Offloading data centre maintenance to the cloud to support remote working

Forward-looking businesses are offloading data centre maintenance and management to the cloud to keep things running during the COVID-19 pandemic. By Raja Renganathan, Vice-President at Cognizant and head of Cloud Services Business.

  • Saturday, 4th July 2020 Posted 4 years ago in by Phil Alsop

For years, proponents have urged businesses to better enable employees to work from home, citing benefits like increased productivity, less commute time, better work-life balance and enhanced preparedness for business continuity, should a localised disaster strike, such as a tornado, hurricane, earthquake or flood.


Overnight, the COVID-19 global pandemic made the final argument for work-from-home a reality for millions of workers – ready or not. Many global enterprises must suddenly support more and more people working remotely, whether they are equipped to deliver and support workloads at scale or not. This has sent businesses scrambling to quickly embellish digital channels and platforms, increase bandwidth, add virtual private networks (VPNs), provision more laptops, and offer thin-client applications to their employees and customers to improve operational collaboration and enforce social distancing.

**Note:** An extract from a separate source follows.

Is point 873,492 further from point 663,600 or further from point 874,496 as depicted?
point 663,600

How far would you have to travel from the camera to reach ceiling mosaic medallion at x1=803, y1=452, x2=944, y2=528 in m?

A proper business continuity plan followed up with precision execution can ensure that enterprises deliver such capabilities. However, what happens to the on-premises data centre where a physical presence is required? Even with workplace virtualisation technologies like remote consoles and “out-of-band networks”, which reduce the need for on-site data centre operations staff, the fact is, physical boxes in on-premises data centres still need to be managed, guarded and secured by people.

Take the February 2019 data centre meltdown of a major U.S. bank, which crippled the organisation’s online and mobile banking capabilities. The company needed to shut down one of its data centre facilities due to a smoke condition. It took two days to bring the facility back up, and only with significant effort, which required the physical presence of data centre staff.

Imagine if this happened during the COVID-19 crisis. The time taken to fix the issue would increase exponentially due to a lack of people resources and hesitation to collaborate in-personEven physical security could become compromised, which raises grave concerns.

An increasing dependence on the foundations of IT

The fact is, as our dependence on IT intensifies, data centres have become the substratum of how we live, work and play. From banking to insurance to 24×7 news, everything is supported by cloud infrastructure housed in virtual data centres. If these data centres go down, critical business functions, financial networks and in some cases our whole way of life become threatened. As a result, virtual data centres need to be continuously supervised and constantly cared for.

The Uptime Institute’s 2019 Data Centre Survey puts this into context, some of the findings include:

  • The staffing problem affecting most of the data centre sector has become a crisis. Sixty-one percent of respondents said their organisations had difficulty retaining or recruiting staff — up from 55% a year earlier.
  • Outages continue to cause significant problems for operators. Just over one-third (34%) of all respondents had an outage or severe IT service degradation in the past year, while half had an outage or severe IT service degradation in the past three years.
  • Ten per cent of all respondents said that their most recent significant outage cost more than $1 million. (The study authors note that “most recent” could have been at any time in the past.)

Why transfer maintenance responsibility to the cloud?

Forward-looking businesses are taking a different approach – they are offloading data centre maintenance and management to the cloud. One reason for this is scale, as cloud service providers (CSPs) have mastered the art of managing scale. In addition to proactively planning for capacity, businesses can leverage auto-scaling features to rapidly meet any unplanned surge in demand.

Cloud infrastructure is also highly automated and allows for the creation of scaling policies that set targets and add or remove capacity in real-time as demand changes. Thus, utilisation and costs are optimised, while the need for having more people on the ground is reduced.

Most CSPs now provide a multi-tenant architecture that allows different business units within an organisation or multiple organisations to share computing resources. This allows organisations to optimise their resources and staff vs. having their own data centres.

Lastly, the physical security in and around CSP data centres tends to be more robust and proven than what enterprises can individually afford. Most CSPs have rigorous and ongoing processes for assessment and mitigation of potential vulnerabilities, often performed by third-party auditors. 

Planning for disruption

With many proven methods and tools, cloud migration is involved, but it is not difficult. For businesses that take a meticulous optimisation approach, the cloud can be more cost-effective than CapEx-hungry data centres. Even in the context of coronavirus, digital platforms running on the cloud can unleash cost and operational advantages via centralised control while meeting bandwidth challenges that flare up during peak usage periods.

Perhaps it is our hyper-connected world, but severe disasters seem more frequent than ever. As businesses respond to the many challenges COVID-19 presents, they also need to keep their eye on the horizon to prepare their data centres to withstand any disaster that strikes in the futures.